Intervention de Julien Bargeton

Réunion du 16 janvier 2019 à 14h30
Solidarité intergénérationnelle — Débat organisé à la demande de la délégation sénatoriale à la prospective

Photo de Julien BargetonJulien Bargeton :

Monsieur le président, madame la secrétaire d’État, mes chers collègues, je tiens d’abord à remercier ma collègue Nadia Sollogoub pour sa présentation de notre rapport. Je voudrais pour ma part mettre quelques faits en avant afin d’engager le débat.

Une militante suédoise de quinze ans, lors de la COP24, a impressionné tout le monde en affirmant que nous étions à court d’excuses ; figure des jeunes générations, elle insiste sur l’urgence écologique. Cette urgence ne figure pas entièrement dans notre rapport, mais nous y évoquons les différences d’approche entre générations.
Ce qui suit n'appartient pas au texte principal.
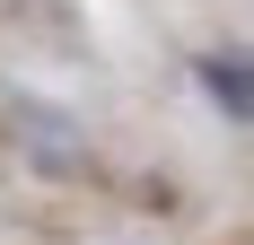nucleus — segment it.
<instances>
[{
  "label": "nucleus",
  "mask_w": 254,
  "mask_h": 245,
  "mask_svg": "<svg viewBox=\"0 0 254 245\" xmlns=\"http://www.w3.org/2000/svg\"><path fill=\"white\" fill-rule=\"evenodd\" d=\"M0 140L18 149L26 167H44V175H88V131H79V114L26 97V88L0 97Z\"/></svg>",
  "instance_id": "nucleus-1"
},
{
  "label": "nucleus",
  "mask_w": 254,
  "mask_h": 245,
  "mask_svg": "<svg viewBox=\"0 0 254 245\" xmlns=\"http://www.w3.org/2000/svg\"><path fill=\"white\" fill-rule=\"evenodd\" d=\"M9 9H18V0H0V18H9Z\"/></svg>",
  "instance_id": "nucleus-3"
},
{
  "label": "nucleus",
  "mask_w": 254,
  "mask_h": 245,
  "mask_svg": "<svg viewBox=\"0 0 254 245\" xmlns=\"http://www.w3.org/2000/svg\"><path fill=\"white\" fill-rule=\"evenodd\" d=\"M202 97L219 105V114L254 122V61H246V53H210V61H202Z\"/></svg>",
  "instance_id": "nucleus-2"
}]
</instances>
Mon second exemple est un clin d’œil qui n’est pas seulement ironique. Un Néerlandais de soixante-neuf ans a demandé à pouvoir avoir vingt ans de moins à l’état civil. §Il a perdu, cela lui a été refusé. Pourtant, au-delà de l’anecdote, peut-être faut-il y voir un signe des difficultés et du manque de considération dont peuvent souffrir les aînés dans le monde occidental. C’est donc aussi un appel à la solidarité intergénérationnelle.

Nous soulignons un autre élément dans notre rapport : l’idée du déclassement entre les générations. Un baromètre du CEVIPOF, le Centre de recherches politiques de Sciences Po, souvent cité, montre que 58 % des Français interrogés pensent que leurs enfants auront moins de chances de réussir qu’eux-mêmes. Cette proportion doit nous interpeller, car elle reste très haute, même si elle est en baisse : elle s’élevait à 72 % les années précédentes. Il existe un sentiment de glissement entre les générations, une crainte que nos enfants aillent moins bien que nous, à rebours de l’idée de progrès, socle des grandes démocraties.

Nous avons pu le constater récemment avec le mouvement des gilets jaunes qui a été assez peu abordé sous l’angle générationnel. Pour autant, j’estime – tout le monde, peut-être, ne sera pas d’accord – que cet aspect est bien présent. Les générations actuelles héritent d’un aménagement du territoire auquel elles n’ont pas participé, et qui engendre certains phénomènes, en particulier la concentration des emplois et des activités dans les métropoles, où certains jeunes actifs ont du mal à se rendre, du fait notamment du coût toujours croissant de l’essence et du gazole, à l’origine de ce mouvement.

Les jeunes générations ont hérité d’une organisation nouvelle du territoire qui ne les convainc plus, qui ne leur convient plus ; cela aussi explique ce sentiment de déclassement d’une génération par rapport à l’autre. Cette évolution des territoires est un élément extrêmement présent en filigrane dans notre rapport, mais aussi, même si cet angle n’a pas été le plus souvent retenu, dans la crise actuelle.

Il faut que le Sénat mette ce rapport au service du grand débat national qui s’ouvre ; il est l’une des pierres qui pourront bâtir cet édifice. Certaines de nos propositions – je ne vous les rappelle pas, vous avez pu les lire – pourront être utiles. Le Sénat est parfois vu, à tort ou à raison, comme trop déconnecté des nouvelles générations, de la génération smartphone. Ce rapport montre que nous avons des propositions à faire pour être parfaitement connectés avec ces préoccupations. C’est aussi une occasion de travailler de façon différente. On a vu la place des réseaux sociaux dans ce mouvement. Il faudra que, à terme, nous apprenions à faire mieux interagir nos rapports avec les citoyens, que nous les faisions participer à leur rédaction, que nous leur permettions de poser des questions, mais sans anonymat. Finalement, il s’agit de construire ensemble, entre les assemblées et les citoyens, des sujets qui, comme ce rapport, interpellent l’avenir.

Voilà l’optique dans laquelle j’aborde ce sujet : il n’y a pas de solidarité entre générations s’il n’y a pas de solidité de notre pacte politique.